(Saved entries)
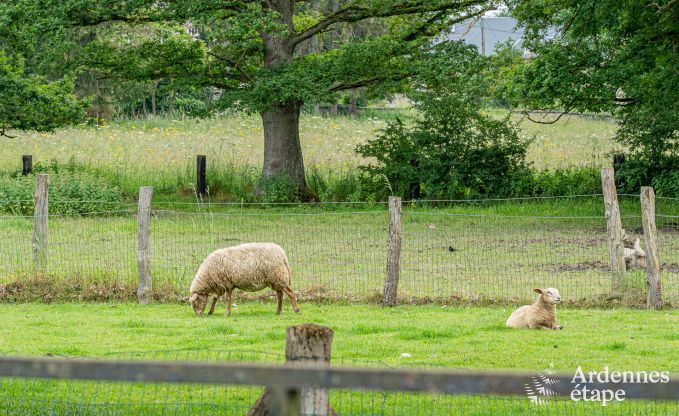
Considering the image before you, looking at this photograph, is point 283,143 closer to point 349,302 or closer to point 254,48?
point 254,48

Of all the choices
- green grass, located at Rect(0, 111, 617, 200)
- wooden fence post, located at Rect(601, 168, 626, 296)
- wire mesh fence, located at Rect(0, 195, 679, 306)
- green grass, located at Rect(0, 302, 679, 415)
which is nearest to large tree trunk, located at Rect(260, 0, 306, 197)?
green grass, located at Rect(0, 111, 617, 200)

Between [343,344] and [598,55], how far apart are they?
563 inches

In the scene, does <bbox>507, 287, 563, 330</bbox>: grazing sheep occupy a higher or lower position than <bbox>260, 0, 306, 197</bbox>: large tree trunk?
lower

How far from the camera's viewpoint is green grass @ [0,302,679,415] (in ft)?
28.5

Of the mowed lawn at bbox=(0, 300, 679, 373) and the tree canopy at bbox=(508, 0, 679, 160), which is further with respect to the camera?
the tree canopy at bbox=(508, 0, 679, 160)

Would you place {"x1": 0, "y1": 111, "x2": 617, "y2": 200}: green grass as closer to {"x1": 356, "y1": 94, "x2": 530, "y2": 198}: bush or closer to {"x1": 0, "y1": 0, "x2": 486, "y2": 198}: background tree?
{"x1": 356, "y1": 94, "x2": 530, "y2": 198}: bush

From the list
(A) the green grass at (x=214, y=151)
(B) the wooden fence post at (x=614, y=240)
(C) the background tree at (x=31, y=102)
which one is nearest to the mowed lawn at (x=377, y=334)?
(B) the wooden fence post at (x=614, y=240)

→ GOAL: Copy out verbatim the lines of the material starting at the line that contains "How far from" and ending at the final line of the material, and output only those lines.

→ EXPECTED ANSWER:
How far from the camera's viewpoint is green grass @ [0,302,679,415] (in ft)?
28.5

Of the mowed lawn at bbox=(0, 300, 679, 373) and the tree canopy at bbox=(508, 0, 679, 160), which is further with respect to the camera?
the tree canopy at bbox=(508, 0, 679, 160)

Would you place {"x1": 0, "y1": 111, "x2": 617, "y2": 200}: green grass as closer to {"x1": 356, "y1": 94, "x2": 530, "y2": 198}: bush or closer to {"x1": 0, "y1": 0, "x2": 486, "y2": 198}: background tree?
{"x1": 356, "y1": 94, "x2": 530, "y2": 198}: bush

From the list
(A) the green grass at (x=214, y=151)
(B) the wooden fence post at (x=614, y=240)
(C) the background tree at (x=31, y=102)
which one is nearest to the mowed lawn at (x=377, y=334)?
(B) the wooden fence post at (x=614, y=240)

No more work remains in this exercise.